Abstract

ABSTRACT Background General consensus exists between clinicians as to the incorporation of discourse outcome measures into language assessment for persons with aphasia (PWA). The development of core lexicon measures (CoreLex) has enabled clinicians to reduce time and labor intensive preparatory work for discourse analysis, which has been considered as an alternative measure to quantify word retrieval ability in discourse in a clinical context. Although previous studies have investigated the quality of the measure, CoreLex has rarely been longitudinally explored. Aims We aimed to investigate the adequacy of CoreLex to document linguistic changes in PWA over time. Specifically, we examined (1) whether natural language recovery from acute to chronic stages is manifested differentially by tasks and (2) the extent to which the ability to retrieve words in isolation predicts the ability to retrieve words in context.

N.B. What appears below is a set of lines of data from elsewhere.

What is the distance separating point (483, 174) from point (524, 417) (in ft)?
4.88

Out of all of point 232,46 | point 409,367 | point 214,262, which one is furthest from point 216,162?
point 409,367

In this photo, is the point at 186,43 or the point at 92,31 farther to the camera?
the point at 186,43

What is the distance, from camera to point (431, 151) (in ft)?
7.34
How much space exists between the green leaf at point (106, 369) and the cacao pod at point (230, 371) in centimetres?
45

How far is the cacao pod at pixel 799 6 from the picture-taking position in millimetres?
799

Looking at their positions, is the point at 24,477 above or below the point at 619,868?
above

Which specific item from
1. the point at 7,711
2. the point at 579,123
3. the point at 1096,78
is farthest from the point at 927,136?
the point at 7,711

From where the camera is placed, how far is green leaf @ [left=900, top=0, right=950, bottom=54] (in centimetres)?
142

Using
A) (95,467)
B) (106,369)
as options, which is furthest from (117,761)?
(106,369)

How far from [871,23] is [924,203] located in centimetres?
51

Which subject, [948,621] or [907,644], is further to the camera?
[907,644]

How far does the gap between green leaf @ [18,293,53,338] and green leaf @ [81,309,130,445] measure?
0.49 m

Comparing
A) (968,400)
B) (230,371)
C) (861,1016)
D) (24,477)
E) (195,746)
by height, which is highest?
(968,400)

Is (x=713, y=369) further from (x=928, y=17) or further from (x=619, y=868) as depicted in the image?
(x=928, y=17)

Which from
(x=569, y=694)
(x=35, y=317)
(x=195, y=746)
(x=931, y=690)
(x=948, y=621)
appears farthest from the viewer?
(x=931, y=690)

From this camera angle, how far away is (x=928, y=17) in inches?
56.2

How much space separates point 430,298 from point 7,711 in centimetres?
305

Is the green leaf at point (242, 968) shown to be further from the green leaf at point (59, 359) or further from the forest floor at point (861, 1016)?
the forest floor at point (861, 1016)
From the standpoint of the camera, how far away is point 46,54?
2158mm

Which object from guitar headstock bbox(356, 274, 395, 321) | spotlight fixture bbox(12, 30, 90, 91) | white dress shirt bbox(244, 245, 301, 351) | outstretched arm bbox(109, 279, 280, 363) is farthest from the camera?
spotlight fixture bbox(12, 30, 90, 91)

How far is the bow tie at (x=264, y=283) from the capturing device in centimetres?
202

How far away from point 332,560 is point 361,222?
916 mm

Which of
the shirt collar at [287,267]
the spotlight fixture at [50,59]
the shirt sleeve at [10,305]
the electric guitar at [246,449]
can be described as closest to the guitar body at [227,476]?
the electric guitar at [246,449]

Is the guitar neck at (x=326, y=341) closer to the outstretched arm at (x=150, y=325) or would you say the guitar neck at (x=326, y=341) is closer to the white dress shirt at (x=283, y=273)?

Methods A total of 19 PWA participated in the study. They completed a language assessment including confrontation naming tasks (Boston Naming Test [BNT] and Hopkins Action Naming Assessment [HANA]) and a picture description task using the Cookie Theft picture at acute and chronic stages. Discourse samples from the picture description task were quantified using CoreLex. Results We found significant differences across tasks and time-points by PWA. Moderate correlations between the confrontation naming tasks and CoreLex were found at the acute stage but not at the chronic stage. Additionally, McNemar’s tests demonstrated a significant difference in PWA’s performance in CoreLex from the acute to the chronic stages. Conclusions Our findings show that performance by PWA improves over time on all tasks, but language gains are manifested differentially by tasks. Performance in confrontation naming moderately predicts word retrieval in context acutely. However, lack of correlations between confrontation naming tasks and CoreLex later endorse inadequacy of using confrontation naming tasks as a proxy measure for discourse-level performance and improvement for PWA.